Wie Deutschland auf die Flüchtlinge aus dem Kosovo reagiert

Armut ist keine Bagatelle

Die Zahl der Flüchtlinge aus dem Kosovo nimmt zu. Das Bundesinnenministerium reagiert auf diese Entwicklung mit einer Beschleunigung der Asylverfahren für Flüchtlinge aus dem Kosovo, um eine schnelle Abschiebung herbeizuführen. Die bayerische Landesregierung fordert, den Kosovo als »sicheres Herkunftsland« einzustufen.

Respekt bringen die Mitarbeiter der deutschen Botschaft in Pristina ihrem Gastland nicht entgegen. Wer sich im Kosovo an die diplomatische Vertretung der Bundesrepublik wenden möchte, muss das in Deutsch oder Englisch und zwar online machen.

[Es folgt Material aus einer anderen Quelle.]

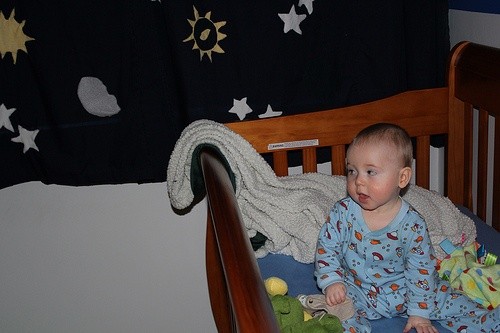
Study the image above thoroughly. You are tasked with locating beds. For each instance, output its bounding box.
[200,41,500,333]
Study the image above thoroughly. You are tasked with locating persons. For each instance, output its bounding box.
[313,123,500,333]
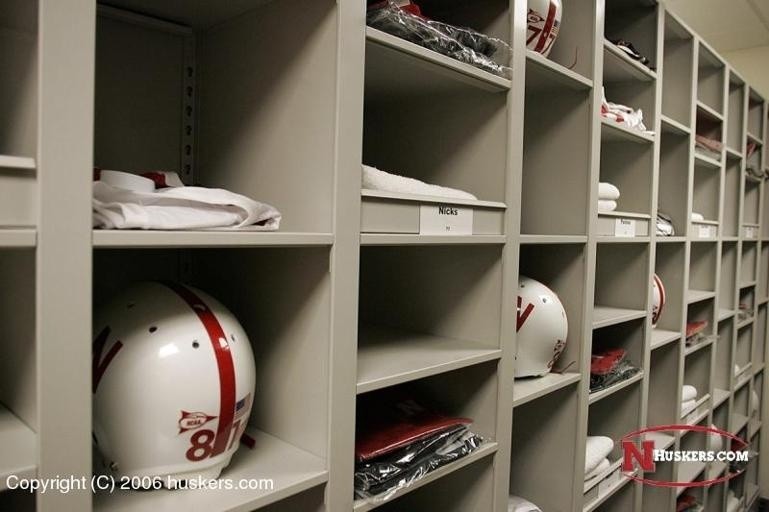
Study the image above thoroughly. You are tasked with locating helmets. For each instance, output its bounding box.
[92,278,256,489]
[527,0,562,59]
[515,276,569,380]
[653,273,666,329]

Die deutschen Repräsentanten versuchen, sich so gut wie möglich von den Menschen im Kosovo abzuschotten. Das soll nach den Wünschen der Diplomaten auch Deutschland so halten. Eine »Asyllawine« aus dem Kosovo sei in Gang gekommen, heißt es in einem Brief der Botschaft an das Auswärtige Amt. Es komme zu einem »Massen-Exodus«. Nötig sei eine »Hauruck­aktion des Bundes und der Länder«, denn »erst wenn eine größere Anzahl von Kosovaren medienwirksam per Sammel-Charterflieger zurückkehrt«, spreche sich herum, »dass sich illegale Einwan­derung nach Deutschland nicht rechnet«.

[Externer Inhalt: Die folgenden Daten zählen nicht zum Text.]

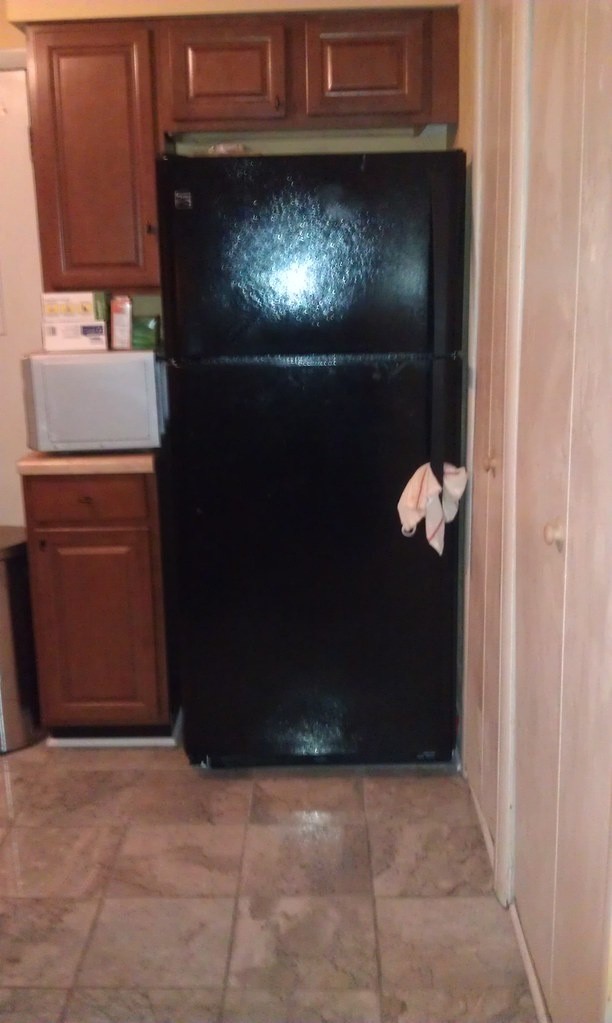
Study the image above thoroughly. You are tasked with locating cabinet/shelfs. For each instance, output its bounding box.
[20,9,459,292]
[25,474,169,731]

Da sind sie wieder, die Bilder, in denen Menschen mit Naturkatastrophen gleichgesetzt werden. Das erinnert fatal an die Diskussion Anfang der neunziger Jahre. Damals folgten auf eine widerwärtige, von Politikern und Medien angezettelte Kampagne gegen Menschen auf der Flucht, Anschläge und Überfälle, und schließlich die faktische Abschaffung des Asylrechts in Deutschland. Dieses Muster ist offenbar jederzeit reaktivierbar. »Wir sind nicht das Sozialamt vom Balkan«, sagt der Präsident des Bayerischen Landkreistags und Deggendorfer Landrat, Christian Bernreiter (CSU), angesichts der aus dem Kosovo fliehenden Menschen. ZDF-Moderator Peter Hahne, erklärter Christ, verteidigt in der Bild am Sonntag solche Aussagen. »Man kann doch nicht warten, bis ein Sechstel der Gesamtbevölkerung des Kosovo bei uns ist!« schreibt er. Doch es würden jene diffamiert, die sagten, Deutschland könne nicht das Sozialamt für die Welt sein. »Dieses falsch verstandene Gutmenschentum macht AfD, Pegida, Sarrazin & Co. zu politischen Hauptgewinnern«, echauffiert er sich. »Die können jetzt sagen: Wir wussten doch, dass mit der Einwanderung etwas schief läuft.«
Die Masche ist immer die gleiche: Ressentiments schüren, um dann so zu tun, als wolle man sich dagegen wenden. Der Leiter der bayerischen Staatskanzlei, Marcel Huber (CSU), behauptet, Familien kämen zum Überwintern nach Deutschland, um sich hier medizinisch versorgen zu lassen und dann mit »einem Abschiedsgeld« zurückzugehen. Die Politik müsse handeln, fordert Huber. »Ich habe große Sorge, dass sonst die Stimmung kippt.« So schürt man gezielt Ressentiments gegen Menschen, die Mitgefühl verdient haben.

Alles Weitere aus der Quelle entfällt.